Pub Date: March 6th, 2018
ISBN: 978-1-4516-9045-3
Publisher: Simon & Schuster

A missionary’s daughter recounts her childhood experiences in Haiti.

Debut author Irving, a past contributor to This American Life, was 6 years old when her family first moved from Oregon to Haiti in the early 1980s. Together with her parents and two younger sisters, they spent much of the next decade striving to improve the living conditions of a region experiencing unrelenting social upheaval and drought. The family was led by the fierce determination of their agronomist father. “My father’s vision for utopia,” writes the author, “was agrarian: trees on every hillside, vegetables in every garden, water in every dry streambed. Seeds were small, but they could change the world.” As the narrative progresses, the focal point becomes the author’s conflicting relationship with her father and how it related to his idealistic vision for the country and his family. Irving draws from their various journals, each offering a distinct slant on her experiences of that time and place. She reveals how her parents’ moral and religious zeal intersected and at times clashed with the harsh realities they faced each day in an uncompromising setting. “If, like my father, you suffer from a savior complex,” writes the author, “Haiti is a bleak assignment, but if you are able to enter it unguarded, shielded only by curiosity, you will find the sorrows entangled with a defiant joy.” In the lengthy final section, Irving tracks some of the changes in the region from her vantage point as a young woman returning after a 10-year absence.
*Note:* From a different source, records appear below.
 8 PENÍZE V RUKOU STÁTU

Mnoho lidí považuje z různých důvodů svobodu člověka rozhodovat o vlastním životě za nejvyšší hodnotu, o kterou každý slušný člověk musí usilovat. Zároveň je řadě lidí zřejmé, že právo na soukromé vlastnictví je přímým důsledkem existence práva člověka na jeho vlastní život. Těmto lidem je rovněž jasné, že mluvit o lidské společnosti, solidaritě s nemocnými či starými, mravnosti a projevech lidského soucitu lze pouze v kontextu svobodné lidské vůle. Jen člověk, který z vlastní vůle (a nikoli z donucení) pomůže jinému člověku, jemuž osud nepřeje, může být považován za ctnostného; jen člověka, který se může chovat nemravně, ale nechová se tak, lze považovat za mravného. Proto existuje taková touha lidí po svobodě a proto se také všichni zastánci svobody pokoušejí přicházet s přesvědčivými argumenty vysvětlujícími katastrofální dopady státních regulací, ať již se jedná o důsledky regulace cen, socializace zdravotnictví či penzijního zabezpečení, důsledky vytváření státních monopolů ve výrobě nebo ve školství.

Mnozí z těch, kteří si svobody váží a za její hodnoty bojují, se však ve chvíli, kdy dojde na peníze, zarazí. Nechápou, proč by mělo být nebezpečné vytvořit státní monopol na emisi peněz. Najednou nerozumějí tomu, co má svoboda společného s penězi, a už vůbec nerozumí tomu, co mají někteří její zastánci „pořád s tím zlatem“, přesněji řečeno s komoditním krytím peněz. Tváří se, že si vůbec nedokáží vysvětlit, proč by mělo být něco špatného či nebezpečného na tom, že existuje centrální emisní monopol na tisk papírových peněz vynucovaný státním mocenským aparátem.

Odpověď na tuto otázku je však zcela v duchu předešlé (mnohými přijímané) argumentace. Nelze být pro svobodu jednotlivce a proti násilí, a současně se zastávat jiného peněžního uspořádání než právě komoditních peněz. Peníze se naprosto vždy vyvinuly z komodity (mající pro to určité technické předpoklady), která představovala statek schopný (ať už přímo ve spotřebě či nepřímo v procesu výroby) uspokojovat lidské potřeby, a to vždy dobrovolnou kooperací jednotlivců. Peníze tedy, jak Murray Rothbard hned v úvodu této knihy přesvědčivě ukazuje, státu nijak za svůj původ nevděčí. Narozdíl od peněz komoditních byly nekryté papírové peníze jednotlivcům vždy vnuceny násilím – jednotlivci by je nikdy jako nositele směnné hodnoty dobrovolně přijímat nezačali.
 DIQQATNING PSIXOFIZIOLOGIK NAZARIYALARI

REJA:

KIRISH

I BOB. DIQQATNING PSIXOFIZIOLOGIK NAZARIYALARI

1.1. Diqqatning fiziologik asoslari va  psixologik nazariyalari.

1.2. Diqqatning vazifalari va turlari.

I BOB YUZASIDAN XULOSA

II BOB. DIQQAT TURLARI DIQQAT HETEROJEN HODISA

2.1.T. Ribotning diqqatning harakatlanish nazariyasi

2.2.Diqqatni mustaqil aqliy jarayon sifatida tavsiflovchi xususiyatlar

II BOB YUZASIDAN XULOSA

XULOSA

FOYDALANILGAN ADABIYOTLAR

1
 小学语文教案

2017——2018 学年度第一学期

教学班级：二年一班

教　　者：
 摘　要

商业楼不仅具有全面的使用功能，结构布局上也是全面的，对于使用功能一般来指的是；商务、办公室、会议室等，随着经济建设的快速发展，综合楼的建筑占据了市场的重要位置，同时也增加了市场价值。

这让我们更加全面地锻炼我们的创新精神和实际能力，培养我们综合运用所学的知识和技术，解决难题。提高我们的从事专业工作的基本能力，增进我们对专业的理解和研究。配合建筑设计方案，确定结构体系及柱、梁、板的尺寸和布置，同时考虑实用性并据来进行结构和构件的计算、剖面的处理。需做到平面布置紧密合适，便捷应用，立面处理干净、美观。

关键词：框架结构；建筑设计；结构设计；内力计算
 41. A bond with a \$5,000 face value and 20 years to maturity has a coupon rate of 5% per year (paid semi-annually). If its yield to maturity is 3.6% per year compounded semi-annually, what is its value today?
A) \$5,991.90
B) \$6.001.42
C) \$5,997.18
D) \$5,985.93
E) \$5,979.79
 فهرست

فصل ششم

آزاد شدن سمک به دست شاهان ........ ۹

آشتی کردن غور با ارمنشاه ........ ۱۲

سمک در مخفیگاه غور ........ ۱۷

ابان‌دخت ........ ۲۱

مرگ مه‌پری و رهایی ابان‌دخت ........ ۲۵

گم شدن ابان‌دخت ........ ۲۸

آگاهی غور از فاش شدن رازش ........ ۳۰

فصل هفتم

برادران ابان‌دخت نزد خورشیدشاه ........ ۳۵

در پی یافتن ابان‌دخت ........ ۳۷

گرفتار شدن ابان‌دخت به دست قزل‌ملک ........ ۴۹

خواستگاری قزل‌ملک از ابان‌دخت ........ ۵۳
Later, she would assess further hardships in the capacity of a journalist assigned to cover the aftermath of the devastating 2010 earthquake. Throughout the book, Irving reveals a journalist’s seasoned eye for nuanced regional detail, but her personal journey is surprisingly uninvolving and frequently bogged down by self-consciousness. A tighter edit, including a significant page-count reduction, may have resulted in a more authentically compelling story.

A timely and often insightful perspective on modern-day Haiti woven into an overlong and banal family saga.